The answer must consist of every line from the entries that holds the word "Computations".

DATA Block Start

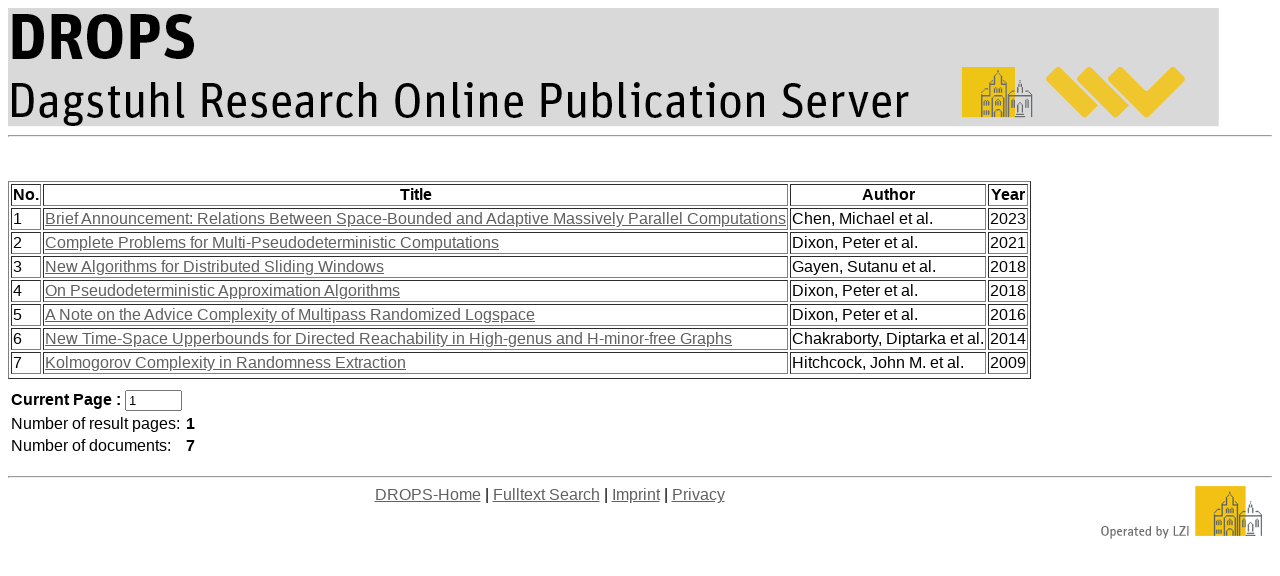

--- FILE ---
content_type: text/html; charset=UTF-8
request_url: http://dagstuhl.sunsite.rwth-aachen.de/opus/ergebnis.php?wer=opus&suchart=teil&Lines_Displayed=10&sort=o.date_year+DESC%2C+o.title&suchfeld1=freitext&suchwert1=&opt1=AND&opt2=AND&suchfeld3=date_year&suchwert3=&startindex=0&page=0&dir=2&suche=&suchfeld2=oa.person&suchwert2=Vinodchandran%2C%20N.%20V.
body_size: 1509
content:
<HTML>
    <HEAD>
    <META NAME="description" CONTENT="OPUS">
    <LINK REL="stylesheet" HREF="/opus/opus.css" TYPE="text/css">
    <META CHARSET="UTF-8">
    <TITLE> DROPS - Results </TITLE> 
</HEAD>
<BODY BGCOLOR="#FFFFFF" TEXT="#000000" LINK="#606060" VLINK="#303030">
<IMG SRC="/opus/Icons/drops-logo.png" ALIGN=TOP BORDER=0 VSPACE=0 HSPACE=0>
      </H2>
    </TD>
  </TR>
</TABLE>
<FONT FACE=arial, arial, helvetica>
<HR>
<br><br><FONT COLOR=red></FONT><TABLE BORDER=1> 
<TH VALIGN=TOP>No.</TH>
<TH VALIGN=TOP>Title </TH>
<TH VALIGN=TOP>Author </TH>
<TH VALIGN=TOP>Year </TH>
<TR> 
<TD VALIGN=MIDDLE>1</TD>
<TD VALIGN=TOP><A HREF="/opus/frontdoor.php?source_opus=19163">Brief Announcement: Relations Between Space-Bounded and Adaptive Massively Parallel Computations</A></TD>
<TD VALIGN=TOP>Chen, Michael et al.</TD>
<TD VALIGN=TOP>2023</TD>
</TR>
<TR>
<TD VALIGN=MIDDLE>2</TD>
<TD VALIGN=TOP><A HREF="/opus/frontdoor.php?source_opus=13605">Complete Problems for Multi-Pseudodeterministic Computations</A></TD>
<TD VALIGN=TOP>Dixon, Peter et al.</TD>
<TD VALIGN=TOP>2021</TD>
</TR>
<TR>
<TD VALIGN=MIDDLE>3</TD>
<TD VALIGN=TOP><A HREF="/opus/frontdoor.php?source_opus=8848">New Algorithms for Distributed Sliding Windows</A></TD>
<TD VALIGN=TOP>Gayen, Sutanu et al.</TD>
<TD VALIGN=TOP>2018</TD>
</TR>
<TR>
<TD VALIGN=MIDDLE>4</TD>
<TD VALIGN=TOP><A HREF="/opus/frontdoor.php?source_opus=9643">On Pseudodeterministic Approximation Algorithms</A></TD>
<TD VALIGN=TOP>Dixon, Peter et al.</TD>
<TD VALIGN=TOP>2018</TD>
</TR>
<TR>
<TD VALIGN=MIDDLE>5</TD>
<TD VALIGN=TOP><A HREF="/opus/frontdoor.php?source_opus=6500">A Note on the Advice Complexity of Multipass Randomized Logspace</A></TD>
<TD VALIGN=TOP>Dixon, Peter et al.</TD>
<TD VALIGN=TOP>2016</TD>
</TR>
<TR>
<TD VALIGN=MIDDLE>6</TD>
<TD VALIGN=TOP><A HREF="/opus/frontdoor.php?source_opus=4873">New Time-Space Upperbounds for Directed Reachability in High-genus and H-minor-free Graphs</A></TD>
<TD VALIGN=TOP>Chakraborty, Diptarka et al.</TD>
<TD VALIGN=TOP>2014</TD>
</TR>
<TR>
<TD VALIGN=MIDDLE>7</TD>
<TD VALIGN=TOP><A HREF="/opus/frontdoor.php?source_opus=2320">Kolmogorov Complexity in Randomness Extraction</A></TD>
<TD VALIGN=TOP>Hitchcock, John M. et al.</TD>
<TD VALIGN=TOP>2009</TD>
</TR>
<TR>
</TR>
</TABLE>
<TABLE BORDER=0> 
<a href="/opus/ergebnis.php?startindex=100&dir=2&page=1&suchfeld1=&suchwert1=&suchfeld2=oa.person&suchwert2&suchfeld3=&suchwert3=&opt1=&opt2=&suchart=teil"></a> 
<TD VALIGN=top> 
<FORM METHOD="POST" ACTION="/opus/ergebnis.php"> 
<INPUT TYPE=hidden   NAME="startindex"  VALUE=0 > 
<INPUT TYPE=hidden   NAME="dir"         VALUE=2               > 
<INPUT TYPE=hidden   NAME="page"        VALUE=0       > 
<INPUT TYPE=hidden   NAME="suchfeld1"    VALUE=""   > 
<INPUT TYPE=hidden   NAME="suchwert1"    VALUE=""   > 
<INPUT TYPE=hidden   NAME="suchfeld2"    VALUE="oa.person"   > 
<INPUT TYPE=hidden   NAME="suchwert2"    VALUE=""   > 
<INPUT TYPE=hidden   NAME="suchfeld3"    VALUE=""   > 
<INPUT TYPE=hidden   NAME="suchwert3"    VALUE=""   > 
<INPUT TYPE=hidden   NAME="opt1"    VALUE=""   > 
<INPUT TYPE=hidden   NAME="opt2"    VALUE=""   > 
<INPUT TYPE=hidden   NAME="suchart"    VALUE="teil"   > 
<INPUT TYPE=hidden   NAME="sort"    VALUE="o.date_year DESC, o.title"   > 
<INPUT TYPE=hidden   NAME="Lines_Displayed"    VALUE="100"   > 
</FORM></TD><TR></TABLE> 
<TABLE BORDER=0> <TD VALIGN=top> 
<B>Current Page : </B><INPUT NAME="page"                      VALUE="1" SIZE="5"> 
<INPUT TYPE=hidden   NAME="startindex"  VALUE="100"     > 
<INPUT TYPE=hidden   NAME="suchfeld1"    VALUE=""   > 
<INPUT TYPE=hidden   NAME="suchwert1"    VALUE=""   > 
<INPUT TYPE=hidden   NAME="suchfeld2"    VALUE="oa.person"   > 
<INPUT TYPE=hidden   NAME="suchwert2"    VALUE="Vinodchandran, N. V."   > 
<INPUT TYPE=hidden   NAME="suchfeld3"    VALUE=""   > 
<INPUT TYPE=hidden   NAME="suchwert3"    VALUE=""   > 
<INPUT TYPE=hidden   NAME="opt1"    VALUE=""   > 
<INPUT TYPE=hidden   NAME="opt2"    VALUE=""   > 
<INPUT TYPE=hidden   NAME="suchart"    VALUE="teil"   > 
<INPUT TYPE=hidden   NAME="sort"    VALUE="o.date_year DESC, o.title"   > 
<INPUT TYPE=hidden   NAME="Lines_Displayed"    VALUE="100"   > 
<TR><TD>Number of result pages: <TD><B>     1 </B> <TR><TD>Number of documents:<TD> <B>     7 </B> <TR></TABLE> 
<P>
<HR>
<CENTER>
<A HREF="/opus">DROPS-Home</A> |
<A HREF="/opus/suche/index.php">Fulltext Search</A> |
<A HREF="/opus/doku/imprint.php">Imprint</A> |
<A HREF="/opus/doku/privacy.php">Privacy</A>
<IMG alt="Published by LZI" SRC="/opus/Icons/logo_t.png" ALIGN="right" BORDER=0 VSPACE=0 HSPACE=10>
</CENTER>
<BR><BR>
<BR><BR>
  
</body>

DATA Block End
DATA Block Start

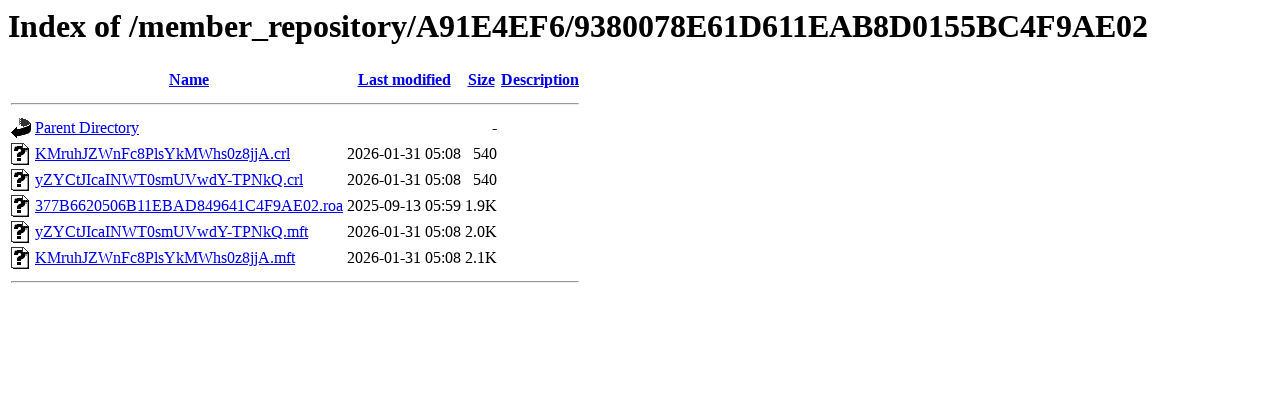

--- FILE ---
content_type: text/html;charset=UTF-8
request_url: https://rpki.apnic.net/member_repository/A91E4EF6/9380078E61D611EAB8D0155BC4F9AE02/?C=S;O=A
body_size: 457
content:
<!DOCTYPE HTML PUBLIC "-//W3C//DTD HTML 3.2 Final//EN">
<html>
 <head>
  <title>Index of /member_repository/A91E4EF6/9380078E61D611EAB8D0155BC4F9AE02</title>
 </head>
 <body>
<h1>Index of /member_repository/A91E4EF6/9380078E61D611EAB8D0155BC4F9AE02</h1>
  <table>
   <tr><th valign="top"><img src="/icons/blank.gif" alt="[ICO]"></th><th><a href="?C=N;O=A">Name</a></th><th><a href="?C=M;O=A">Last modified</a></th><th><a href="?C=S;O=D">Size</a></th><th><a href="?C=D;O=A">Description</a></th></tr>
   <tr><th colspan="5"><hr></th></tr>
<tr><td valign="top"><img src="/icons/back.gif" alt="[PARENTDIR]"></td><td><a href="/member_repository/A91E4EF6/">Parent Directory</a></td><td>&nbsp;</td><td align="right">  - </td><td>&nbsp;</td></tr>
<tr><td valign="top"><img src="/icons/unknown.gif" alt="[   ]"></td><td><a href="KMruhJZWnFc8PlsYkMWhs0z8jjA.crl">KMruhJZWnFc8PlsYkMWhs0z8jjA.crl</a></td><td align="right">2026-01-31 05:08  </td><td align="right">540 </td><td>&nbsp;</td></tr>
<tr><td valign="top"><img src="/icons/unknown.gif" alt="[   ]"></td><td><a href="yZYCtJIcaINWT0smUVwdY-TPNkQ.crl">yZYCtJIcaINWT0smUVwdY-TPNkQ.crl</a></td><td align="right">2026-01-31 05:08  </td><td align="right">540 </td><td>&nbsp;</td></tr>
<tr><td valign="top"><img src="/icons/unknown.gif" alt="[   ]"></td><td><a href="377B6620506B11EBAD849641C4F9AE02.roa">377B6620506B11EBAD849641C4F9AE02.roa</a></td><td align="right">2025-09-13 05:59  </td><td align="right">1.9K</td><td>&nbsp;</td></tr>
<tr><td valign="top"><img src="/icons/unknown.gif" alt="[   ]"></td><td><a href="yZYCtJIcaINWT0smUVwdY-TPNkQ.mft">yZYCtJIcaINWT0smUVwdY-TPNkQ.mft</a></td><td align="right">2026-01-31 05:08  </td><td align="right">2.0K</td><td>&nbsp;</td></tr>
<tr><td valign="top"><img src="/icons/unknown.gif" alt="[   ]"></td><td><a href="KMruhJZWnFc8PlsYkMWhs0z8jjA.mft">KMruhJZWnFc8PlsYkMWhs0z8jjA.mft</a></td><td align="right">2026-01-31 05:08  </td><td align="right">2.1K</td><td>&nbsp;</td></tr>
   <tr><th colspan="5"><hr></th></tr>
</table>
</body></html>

DATA Block End

* **RESULT**:
<TD VALIGN=TOP><A HREF="/opus/frontdoor.php?source_opus=19163">Brief Announcement: Relations Between Space-Bounded and Adaptive Massively Parallel Computations</A></TD>
<TD VALIGN=TOP><A HREF="/opus/frontdoor.php?source_opus=13605">Complete Problems for Multi-Pseudodeterministic Computations</A></TD>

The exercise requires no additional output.